::: MATERIAL PROVIDED

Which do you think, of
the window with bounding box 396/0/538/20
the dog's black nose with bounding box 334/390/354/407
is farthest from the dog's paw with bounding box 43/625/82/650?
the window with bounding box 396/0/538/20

::::::

» REQUIREMENTS: Convert the items above into a two-column CSV with the headers item and answer, one row per item. Put each item's text and its answer in a single quoted field, with line breaks replaced by spaces.

» SOLUTION TO THE PROBLEM:
item,answer
"Which do you think, of the window with bounding box 396/0/538/20 the dog's black nose with bounding box 334/390/354/407 is farthest from the dog's paw with bounding box 43/625/82/650?","the window with bounding box 396/0/538/20"